I’m building a small code review tool for the “before I ask a human to review this” moment.

The honest story: I tried recruiting a few friendly testers first and got basically no signal, so I turned the tool on my own codebase instead. That was useful in a different way. It scanned 67 real files from the product and caught several false-positive patterns I had to fix:

  • env-backed secrets being mistaken for hardcoded credentials
  • normal Python .join(...) calls being treated like JS/Python confusion
  • safe with open(...) usage being flagged as unclosed files
  • JSON.parse inside try/catch needing better context awareness

That dogfood pass got the benchmark to 64/64 and made the product quieter, which matters because noisy review tools lose trust fast.

What I built:

Check AI Code is a quick first-pass scanner for Python, JavaScript, TypeScript, Java, and Go.
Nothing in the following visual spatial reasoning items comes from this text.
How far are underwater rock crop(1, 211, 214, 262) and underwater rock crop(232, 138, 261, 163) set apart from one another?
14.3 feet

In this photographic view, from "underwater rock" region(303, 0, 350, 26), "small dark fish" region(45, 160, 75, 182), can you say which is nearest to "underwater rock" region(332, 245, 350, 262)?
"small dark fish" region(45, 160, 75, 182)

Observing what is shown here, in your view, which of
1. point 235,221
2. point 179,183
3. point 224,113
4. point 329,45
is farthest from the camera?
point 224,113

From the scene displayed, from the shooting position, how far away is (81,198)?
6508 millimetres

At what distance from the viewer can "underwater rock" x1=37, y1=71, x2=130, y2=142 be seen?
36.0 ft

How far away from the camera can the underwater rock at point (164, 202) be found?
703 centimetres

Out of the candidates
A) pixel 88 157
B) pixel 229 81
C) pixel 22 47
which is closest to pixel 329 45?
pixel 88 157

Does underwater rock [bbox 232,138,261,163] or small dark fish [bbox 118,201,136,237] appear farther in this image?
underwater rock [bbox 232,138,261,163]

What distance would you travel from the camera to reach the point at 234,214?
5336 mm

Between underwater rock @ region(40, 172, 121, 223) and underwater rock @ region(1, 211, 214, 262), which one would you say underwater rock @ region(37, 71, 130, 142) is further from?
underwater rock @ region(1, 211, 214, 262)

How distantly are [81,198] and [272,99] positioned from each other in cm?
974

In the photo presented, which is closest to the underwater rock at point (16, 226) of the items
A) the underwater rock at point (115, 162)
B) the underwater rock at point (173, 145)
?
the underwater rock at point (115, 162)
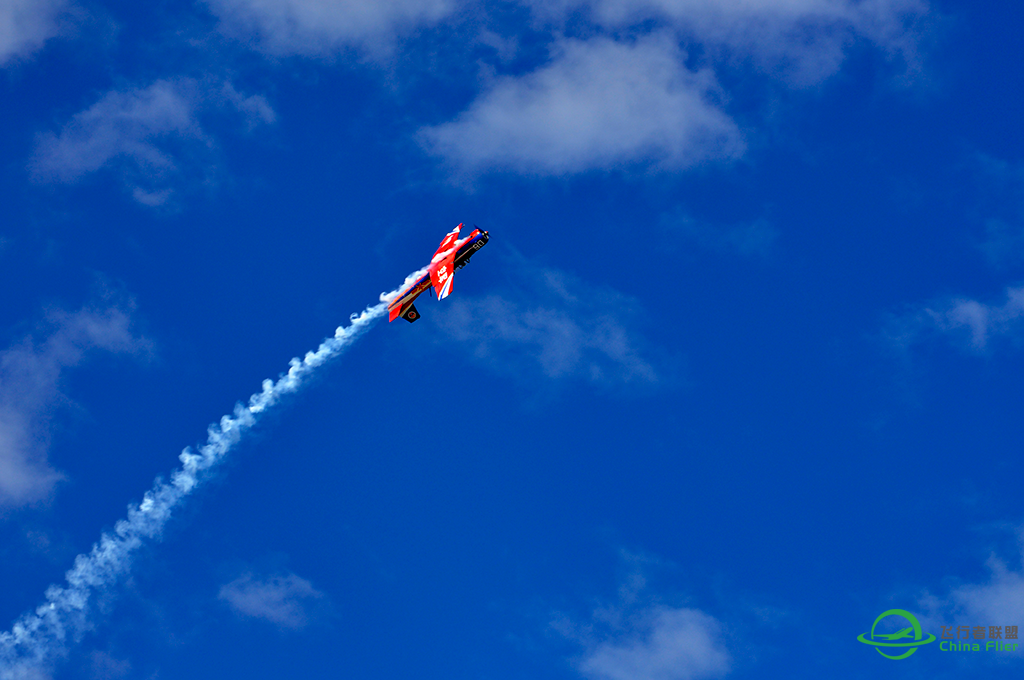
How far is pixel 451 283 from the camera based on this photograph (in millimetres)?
105875

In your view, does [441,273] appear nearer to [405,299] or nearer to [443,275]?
[443,275]

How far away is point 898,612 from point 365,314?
73.5 m

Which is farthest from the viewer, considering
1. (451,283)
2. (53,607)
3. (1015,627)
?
(451,283)

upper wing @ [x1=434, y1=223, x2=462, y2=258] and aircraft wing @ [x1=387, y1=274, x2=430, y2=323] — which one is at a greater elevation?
upper wing @ [x1=434, y1=223, x2=462, y2=258]

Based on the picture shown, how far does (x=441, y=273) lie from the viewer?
10731cm

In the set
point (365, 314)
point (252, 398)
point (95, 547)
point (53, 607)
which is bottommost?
point (53, 607)

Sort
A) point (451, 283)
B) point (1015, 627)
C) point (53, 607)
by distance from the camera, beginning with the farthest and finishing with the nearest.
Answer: point (451, 283) → point (53, 607) → point (1015, 627)

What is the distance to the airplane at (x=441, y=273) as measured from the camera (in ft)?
349

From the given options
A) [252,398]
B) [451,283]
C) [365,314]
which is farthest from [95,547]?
[451,283]

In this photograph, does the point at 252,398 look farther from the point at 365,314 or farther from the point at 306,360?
the point at 365,314

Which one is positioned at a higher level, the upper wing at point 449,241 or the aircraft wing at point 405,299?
the upper wing at point 449,241

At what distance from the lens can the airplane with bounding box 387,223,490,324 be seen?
106375 millimetres

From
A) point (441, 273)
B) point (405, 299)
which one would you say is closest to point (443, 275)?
point (441, 273)

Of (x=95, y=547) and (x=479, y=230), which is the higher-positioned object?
(x=479, y=230)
It combines static rules with optional AI-enhanced explanations. It is not a replacement for CodeQL/Sonar/Snyk; it is meant as a practical sanity check before human review.

What I need now:

If you write or review AI-generated code, I’d love one real-file test and blunt feedback:

  • Did it catch anything you would actually fix?
  • Did it produce any false positives?
  • Was the explanation useful or too generic?
  • Where did the flow feel confusing?

Link: https://checkaicode.com

There’s a free tier and a short Pro trial, no card required. If you test it, the most useful feedback is not “nice tool” but a concrete false positive, missed issue, or confusing step.
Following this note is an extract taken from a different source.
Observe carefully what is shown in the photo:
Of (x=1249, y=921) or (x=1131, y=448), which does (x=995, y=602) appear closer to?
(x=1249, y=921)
Happy to share more about the stack too: Next.js, Prisma, static rules, Semgrep-style checks, and DeepSeek for Pro explanations.

on June 7, 2026
  1. 1

    One thing I'd pressure-test before spending too much time on benchmark scores.

    The product description makes it sound like the buyer is the developer uploading code.

    The pain in the post sounds closer to the reviewer who keeps getting pulled into low-quality AI-generated code that should have been cleaned up earlier.

    Those are very different buyers.

    If that positioning line is blurry, you can improve detection quality and still make the product harder to sell than it needs to be.

    I'd be careful not to let the conversation stay entirely around false positives and model quality. The buyer decision may matter more than the next few points of accuracy.

    Happy to put the tighter positioning angle in writing if useful.